I know people with PTSD, kids who have watched a parent die, women who have lost their husbands, single adults who have been rocked by divorce, and too many people embittered and crushed by the world as it is.
The last ten minutes of this Jordan B. Peterson lecture (link should be cued) is about betrayal.
I haven’t faced much malevolence in my life. I credit my upbringing, in addition with a lot of luck, for that. Peterson talks about shielding children from the evils of the world and how it doesn’t work in an absolute sense. He talks about shadow integration and recognizing just how much evil lives inside you.

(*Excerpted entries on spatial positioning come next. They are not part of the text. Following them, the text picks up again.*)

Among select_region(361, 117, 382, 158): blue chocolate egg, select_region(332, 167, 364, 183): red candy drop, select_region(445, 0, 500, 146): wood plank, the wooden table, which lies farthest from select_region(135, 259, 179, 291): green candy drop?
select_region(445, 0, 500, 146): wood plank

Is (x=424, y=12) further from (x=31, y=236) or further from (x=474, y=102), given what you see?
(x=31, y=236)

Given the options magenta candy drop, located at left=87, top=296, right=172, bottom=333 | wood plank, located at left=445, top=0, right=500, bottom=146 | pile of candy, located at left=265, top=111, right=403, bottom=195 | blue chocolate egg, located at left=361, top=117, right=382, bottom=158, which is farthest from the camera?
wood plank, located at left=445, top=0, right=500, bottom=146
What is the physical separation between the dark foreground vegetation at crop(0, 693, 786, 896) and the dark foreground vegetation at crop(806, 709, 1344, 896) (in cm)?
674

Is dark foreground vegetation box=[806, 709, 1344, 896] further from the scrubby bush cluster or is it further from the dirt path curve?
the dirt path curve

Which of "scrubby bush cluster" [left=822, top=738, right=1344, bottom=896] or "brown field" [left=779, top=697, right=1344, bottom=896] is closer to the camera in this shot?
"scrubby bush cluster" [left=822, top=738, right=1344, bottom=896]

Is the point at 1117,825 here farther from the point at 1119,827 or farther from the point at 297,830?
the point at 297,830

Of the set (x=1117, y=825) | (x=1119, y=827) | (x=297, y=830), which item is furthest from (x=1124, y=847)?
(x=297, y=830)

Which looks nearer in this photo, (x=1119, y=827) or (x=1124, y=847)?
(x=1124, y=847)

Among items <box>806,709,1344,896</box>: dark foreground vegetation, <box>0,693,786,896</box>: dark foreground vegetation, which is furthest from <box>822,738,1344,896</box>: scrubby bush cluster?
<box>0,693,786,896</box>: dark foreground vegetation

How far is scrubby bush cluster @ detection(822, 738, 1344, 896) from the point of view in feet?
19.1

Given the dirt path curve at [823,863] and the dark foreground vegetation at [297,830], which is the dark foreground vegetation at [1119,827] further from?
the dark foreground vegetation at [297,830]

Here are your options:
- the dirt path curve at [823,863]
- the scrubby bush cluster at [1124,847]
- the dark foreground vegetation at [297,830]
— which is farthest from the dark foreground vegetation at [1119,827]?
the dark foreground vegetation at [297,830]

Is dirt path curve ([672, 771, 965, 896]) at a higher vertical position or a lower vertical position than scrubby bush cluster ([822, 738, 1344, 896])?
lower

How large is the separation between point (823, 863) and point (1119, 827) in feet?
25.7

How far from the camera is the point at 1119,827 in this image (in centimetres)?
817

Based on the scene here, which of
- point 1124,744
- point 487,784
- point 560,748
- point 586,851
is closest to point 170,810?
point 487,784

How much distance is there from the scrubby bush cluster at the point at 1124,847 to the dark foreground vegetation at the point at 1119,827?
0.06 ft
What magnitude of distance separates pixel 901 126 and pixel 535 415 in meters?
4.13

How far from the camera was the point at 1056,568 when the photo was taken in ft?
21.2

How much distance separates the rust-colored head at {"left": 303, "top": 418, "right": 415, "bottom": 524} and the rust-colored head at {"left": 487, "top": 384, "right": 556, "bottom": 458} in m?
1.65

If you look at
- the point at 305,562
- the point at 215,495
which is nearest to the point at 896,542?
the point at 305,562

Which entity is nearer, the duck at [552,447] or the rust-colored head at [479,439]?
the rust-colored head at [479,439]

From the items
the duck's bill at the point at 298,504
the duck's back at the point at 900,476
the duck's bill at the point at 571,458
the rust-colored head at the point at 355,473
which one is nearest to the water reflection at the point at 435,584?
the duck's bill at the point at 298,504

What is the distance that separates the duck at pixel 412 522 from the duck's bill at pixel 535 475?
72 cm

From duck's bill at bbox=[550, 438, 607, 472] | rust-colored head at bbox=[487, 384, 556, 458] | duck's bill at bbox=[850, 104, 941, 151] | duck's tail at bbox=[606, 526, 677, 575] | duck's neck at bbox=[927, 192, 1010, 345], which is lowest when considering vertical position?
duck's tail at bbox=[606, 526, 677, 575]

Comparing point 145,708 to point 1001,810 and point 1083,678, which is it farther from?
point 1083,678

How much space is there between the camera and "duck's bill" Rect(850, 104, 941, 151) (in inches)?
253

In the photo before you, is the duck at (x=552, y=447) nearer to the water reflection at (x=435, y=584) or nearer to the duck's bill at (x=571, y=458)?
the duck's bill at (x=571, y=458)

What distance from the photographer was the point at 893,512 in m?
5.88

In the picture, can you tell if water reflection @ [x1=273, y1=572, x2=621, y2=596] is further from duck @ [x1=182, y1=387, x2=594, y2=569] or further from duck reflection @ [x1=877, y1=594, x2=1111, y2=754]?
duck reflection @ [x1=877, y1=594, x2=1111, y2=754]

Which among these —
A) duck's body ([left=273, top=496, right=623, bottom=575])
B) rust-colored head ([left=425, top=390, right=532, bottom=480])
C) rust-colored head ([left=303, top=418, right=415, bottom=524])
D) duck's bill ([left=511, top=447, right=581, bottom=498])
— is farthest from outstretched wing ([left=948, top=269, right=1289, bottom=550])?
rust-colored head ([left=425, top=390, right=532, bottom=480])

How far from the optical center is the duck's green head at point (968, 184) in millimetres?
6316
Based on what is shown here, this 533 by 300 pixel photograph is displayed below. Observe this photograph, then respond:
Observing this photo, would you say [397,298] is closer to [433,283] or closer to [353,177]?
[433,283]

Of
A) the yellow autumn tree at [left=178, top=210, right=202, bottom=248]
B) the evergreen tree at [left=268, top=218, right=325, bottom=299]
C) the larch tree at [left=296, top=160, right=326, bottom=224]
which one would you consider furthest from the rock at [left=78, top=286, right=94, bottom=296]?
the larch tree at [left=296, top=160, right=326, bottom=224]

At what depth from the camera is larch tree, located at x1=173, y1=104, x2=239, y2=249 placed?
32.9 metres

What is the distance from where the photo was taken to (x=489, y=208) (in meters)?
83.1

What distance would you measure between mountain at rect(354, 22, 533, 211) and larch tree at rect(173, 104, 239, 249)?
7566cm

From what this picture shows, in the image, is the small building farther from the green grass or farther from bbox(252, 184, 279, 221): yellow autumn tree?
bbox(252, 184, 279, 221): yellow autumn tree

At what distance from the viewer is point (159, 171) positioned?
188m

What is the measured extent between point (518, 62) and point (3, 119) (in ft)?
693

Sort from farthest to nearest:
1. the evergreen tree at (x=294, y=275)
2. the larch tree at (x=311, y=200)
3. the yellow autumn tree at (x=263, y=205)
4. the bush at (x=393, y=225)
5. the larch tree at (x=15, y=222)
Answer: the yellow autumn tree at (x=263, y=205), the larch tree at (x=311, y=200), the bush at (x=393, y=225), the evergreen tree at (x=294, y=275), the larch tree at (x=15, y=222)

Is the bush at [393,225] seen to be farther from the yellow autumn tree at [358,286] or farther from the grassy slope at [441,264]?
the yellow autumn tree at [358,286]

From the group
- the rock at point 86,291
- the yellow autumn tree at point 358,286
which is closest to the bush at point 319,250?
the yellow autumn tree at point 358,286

He talks about many of the things that helped me master myself after losing my wife.
I recommend Peterson so often because he was the rational voice in my ear as I vigorously wrestled with my own ideas about faith. Five months after being baptized into the Christian faith, Mary died. I had prepared myself as much as any man could (no man can be fully prepared to lose a woman like her).
I thought I was listening to Peterson to get over my intellectual and psychological obstacles in accepting Christ as my Savior. It was that, but it was also readying me to face a specific catastrophe of life.
I didn’t experience the spritual turmoil that C.S. Lewis did in losing his wife. My mind was fractured, but I had been studying the tools of the mind (Peterson) and soul (Christ) that I needed to work on my Self.
It’s been nearly two years. I opened my heart to romance a little more than a year ago. It has been a puzzle to me why the highs haven’t worn me out and the lows haven’t broken me. Courage. Peterson uses the word “courage” and I want to know why I have it. I want to know for my boys, I want to know for those I can reach. It is that I have accepted that the darkness cannot extiguish the Light. Evil is strong, Satan is strong, and Nature will cut you down without hesitation. I choose to live in the Light of Love. I choose the infinite, perfect love of Jesus Christ. That kind of love cannot be stopped by all the malevolence of the world.